Supreme Court Rules on Guns
On June 28, the Rocky published my article on the Supreme Court’s gun ruling:
Self-defense is a fundamental human right. Now the Supreme Court has affirmed what most Coloradans have long held and what our state’s constitution also strongly protects: the individual’s right to own a gun.
The June 26 ruling on District of Columbia v. Heller overturns Washington, D.C.’s handgun ban and requirement that guns be kept inoperable in the home. Gone is the fantasy that the Second Amendment protects only state militias. …
Amendment 59
On September 7, Colorado Daily published my article, “Am. 59 would impose new forever net tax hike:”
… Yet, even though Colorado voters approved a net tax hike just a few years ago expected to raise over $2 billion more than supporters originally suggested, the higher-tax crowd now want billions more. And let us not forget about the tax-funded FasTracks of 2004, the expected costs of which have exploded from $4.7 billion to $7.9 billion.
Don’t be fooled by claims that the new measure is just about education. As one representative of the “yes” campaign noted in a September 1 e-mail, the measure (which advocates are calling Savings Accounts for Education) would “relieve pressure on higher education, health care, transportation and other core services.” In other words, because the new taxes go to education, the legislature can transfer other funds from education to whatever it wants. …
On October 14, Fox 31 News interviewed me about the measure.
As we know, this story had a happy outcome, as 59 was defeated at the polls.
Faith-Based Politics
I spent a great deal of time this election season fighting Amendment 48, which was trounced. But that measure is only one aspect of the broader threat I see coming from the religious right.
On September 11, Boulder Weekly published my article, “With Palin, McCain ignores Colorado Warning.” (It turns out I was right about that.)
On September 23, the Pagosa Daily Post published my piece, “Amendment 48 Smoke Screen.”

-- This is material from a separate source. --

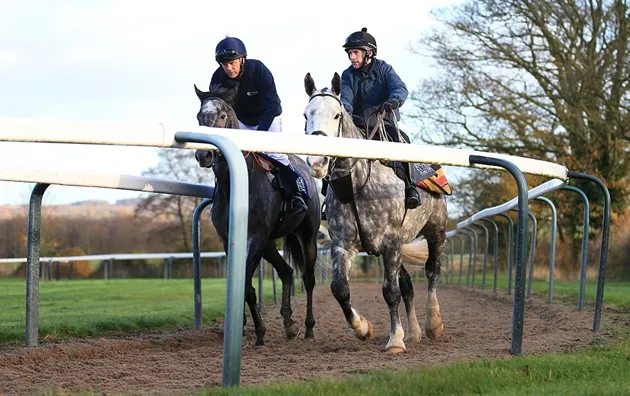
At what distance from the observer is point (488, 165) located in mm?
7090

Diana Hsieh did the heavy lifting for an article of ours published in the October 9 Boulder Weekly, “Abortion and Abolition”
Against the Bailout
I’ve written quite a lot about the bailout on my web page. On October 13, the Rocky published my letter:
… The Depression was set off by the federal controls of the Hoover administration, but “FDR’s economic policies made the Great Depression much worse” and “caused it to last much longer than it otherwise would have,” economist Thomas DiLorenzo writes in his history of American capitalism. We have more to fear from new, misguided federal controls than we do from the existing crisis. …
Harry Potter
I remain pleased with my September 14 Speakout, “Lessons for U.S. politicians from the Hogwarts School of Witchcraft and Wizardry.”
Then, on September 28, 9News broadcast a version of the piece.
On October 28, Westword’s web page featured an interview between Joel Warner and me.
Warner writes:
No one is off limits from the cerebral scrutiny of local political writer Ari Armstrong. On his FreeColorado.com blog, he smacked down the liberal website ProgressNow for its hypocritical stance on the word “bitch-slapped.” Lately right-wingers, too, have been feeling his highbrow wrath, thanks to columns he’s published online and in newspapers arguing against GOP faith-based politics and the right-to-work issue on the November ballot. Armstrong was once a member of the Colorado Libertarian Party, but now the only thing he swears allegiance to is Ayn Rand’s objectivism philosophy. That means he’s all about the protection of individuals’ rights and the promotion of economic and religious freedom — and he aims his weighty pen at anything contrary to these ideals.
Those interested in my book, Values of Harry Potter, should see its web page.
Election 2008
On election night, I joined a webcast from CBS News 4 to discuss the election. The station has posted the 37 minute segment online.
It was an eventful year, and I feel I did my bit to spread the word about liberty.